Provided passage:

U of M researchers are tackling two significant environmental challenges with a single, innovative solution: using shredded, recycled tires to filter urban stormwater runoff.
Every year, more than 270 million tires are discarded, creating vast stockpiles that can attract mosquitoes and rodents and pose a combustion risk. At the same time, urban stormwater—laden with pollutants such as antifreeze, oil, and sediment—contributes to phosphate contamination in local waterways. New research led by John Gulliver, professor emeritus with the Department of Civil, Environmental and Geo- Engineering and a CTS scholar, seeks to address both issues simultaneously.
“Currently, there aren’t many options for removing phosphates from stormwater runoff in Minnesota,” Gulliver says. “Existing treatment methods are expensive and limited to surface filtration. Our hope is that recycled tires could offer a low-cost, practical way to treat stormwater underground, in places such as beneath parking lots where surface treatments aren’t feasible.”

Entries:
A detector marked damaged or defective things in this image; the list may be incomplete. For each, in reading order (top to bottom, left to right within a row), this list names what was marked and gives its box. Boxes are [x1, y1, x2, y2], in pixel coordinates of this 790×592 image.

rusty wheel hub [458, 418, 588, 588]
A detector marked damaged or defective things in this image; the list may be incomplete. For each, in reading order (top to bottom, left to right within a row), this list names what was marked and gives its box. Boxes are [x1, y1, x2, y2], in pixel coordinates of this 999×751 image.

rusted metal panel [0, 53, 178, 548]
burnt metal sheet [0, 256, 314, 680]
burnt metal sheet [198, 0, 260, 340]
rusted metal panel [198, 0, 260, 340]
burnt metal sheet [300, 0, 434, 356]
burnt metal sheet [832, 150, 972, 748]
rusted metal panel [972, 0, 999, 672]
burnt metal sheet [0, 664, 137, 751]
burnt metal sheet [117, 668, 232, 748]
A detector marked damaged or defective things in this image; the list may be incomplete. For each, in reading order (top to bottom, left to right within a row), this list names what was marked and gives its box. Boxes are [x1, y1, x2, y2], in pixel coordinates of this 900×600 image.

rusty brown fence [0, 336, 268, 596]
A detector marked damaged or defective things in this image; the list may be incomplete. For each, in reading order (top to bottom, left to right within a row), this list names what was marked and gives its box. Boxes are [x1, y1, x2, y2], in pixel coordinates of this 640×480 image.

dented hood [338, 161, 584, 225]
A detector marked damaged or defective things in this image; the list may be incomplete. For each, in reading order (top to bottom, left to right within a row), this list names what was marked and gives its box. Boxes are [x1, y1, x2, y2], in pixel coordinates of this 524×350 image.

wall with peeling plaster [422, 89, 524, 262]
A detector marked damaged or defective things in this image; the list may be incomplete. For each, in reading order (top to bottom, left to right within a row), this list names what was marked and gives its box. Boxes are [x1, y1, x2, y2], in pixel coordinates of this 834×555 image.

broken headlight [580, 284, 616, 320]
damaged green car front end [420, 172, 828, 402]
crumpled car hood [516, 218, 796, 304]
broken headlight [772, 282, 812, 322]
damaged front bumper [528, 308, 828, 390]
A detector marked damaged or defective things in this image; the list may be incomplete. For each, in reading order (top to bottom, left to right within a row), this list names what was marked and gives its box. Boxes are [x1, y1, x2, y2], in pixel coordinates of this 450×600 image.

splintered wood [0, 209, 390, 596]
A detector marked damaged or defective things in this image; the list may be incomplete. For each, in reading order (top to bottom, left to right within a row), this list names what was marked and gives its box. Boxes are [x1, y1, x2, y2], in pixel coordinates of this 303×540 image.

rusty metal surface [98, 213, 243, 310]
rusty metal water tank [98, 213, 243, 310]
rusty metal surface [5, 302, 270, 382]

What to work on:
1 - Copy from the passage on recycled tires and stormwater the span that begins with "Every year, more" and ends with "both issues simultaneously.".
2 - In the records, repeat the lines starting at the line containing "this 834×555 image." and ending at the line containing "damaged green car", with both of those lines included.

Full solutions:
1 -
Every year, more than 270 million tires are discarded, creating vast stockpiles that can attract mosquitoes and rodents and pose a combustion risk. At the same time, urban stormwater—laden with pollutants such as antifreeze, oil, and sediment—contributes to phosphate contamination in local waterways. New research led by John Gulliver, professor emeritus with the Department of Civil, Environmental and Geo- Engineering and a CTS scholar, seeks to address both issues simultaneously.

2 -
A detector marked damaged or defective things in this image; the list may be incomplete. For each, in reading order (top to bottom, left to right within a row), this list names what was marked and gives its box. Boxes are [x1, y1, x2, y2], in pixel coordinates of this 834×555 image.

broken headlight [580, 284, 616, 320]
damaged green car front end [420, 172, 828, 402]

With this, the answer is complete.